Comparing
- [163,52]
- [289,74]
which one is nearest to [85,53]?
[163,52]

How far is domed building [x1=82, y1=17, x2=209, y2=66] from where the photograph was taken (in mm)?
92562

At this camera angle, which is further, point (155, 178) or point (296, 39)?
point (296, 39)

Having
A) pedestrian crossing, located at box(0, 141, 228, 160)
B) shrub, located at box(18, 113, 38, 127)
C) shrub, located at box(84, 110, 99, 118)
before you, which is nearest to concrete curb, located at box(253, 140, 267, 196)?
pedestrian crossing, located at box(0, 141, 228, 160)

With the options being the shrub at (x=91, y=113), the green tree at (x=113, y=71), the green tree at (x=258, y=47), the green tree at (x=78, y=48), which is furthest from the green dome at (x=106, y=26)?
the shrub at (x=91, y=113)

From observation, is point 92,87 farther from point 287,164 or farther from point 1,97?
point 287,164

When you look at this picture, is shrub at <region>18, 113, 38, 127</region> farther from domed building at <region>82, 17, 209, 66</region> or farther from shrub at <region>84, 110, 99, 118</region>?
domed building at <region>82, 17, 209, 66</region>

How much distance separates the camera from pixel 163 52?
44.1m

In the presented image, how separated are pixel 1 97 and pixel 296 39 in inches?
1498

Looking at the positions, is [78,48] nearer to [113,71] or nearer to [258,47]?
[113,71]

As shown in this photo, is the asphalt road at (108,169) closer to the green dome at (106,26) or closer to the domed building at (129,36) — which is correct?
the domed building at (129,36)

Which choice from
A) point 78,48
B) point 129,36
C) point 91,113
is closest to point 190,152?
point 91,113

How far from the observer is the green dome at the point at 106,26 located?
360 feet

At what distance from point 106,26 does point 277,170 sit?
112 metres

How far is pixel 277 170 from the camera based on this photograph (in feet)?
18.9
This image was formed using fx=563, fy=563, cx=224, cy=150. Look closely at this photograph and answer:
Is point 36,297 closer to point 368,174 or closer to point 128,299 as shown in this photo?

□ □ □ □ □ □ □

* _What is needed_
Copy the entries word for word, from the line containing "When you look" through the last line of the entries, including both of those lines.

* _Answer for this exercise_
When you look at this picture, is shrub at <region>18, 113, 38, 127</region> farther from domed building at <region>82, 17, 209, 66</region> or farther from shrub at <region>84, 110, 99, 118</region>?
domed building at <region>82, 17, 209, 66</region>

How much distance separates the camera from pixel 163 52?
44.1m

In the presented image, how separated are pixel 1 97 and pixel 296 39 in inches?
1498

Looking at the positions, is [78,48] nearer to [113,71] or nearer to [258,47]?
[113,71]

As shown in this photo, is the asphalt road at (108,169) closer to the green dome at (106,26) or closer to the domed building at (129,36) — which is correct?
the domed building at (129,36)

Which choice from
A) point 78,48
B) point 129,36
C) point 91,113
is closest to point 190,152?
point 91,113

How far from the observer is the green dome at the point at 106,26 located?
360 feet

At what distance from point 106,26 does point 277,170 sit?
112 metres

How far is pixel 277 170 from the camera based on this photograph (in feet)?
18.9
This image was formed using fx=563, fy=563, cx=224, cy=150. Look closely at this photograph and answer:
Is point 36,297 closer to point 368,174 or closer to point 128,299 as shown in this photo?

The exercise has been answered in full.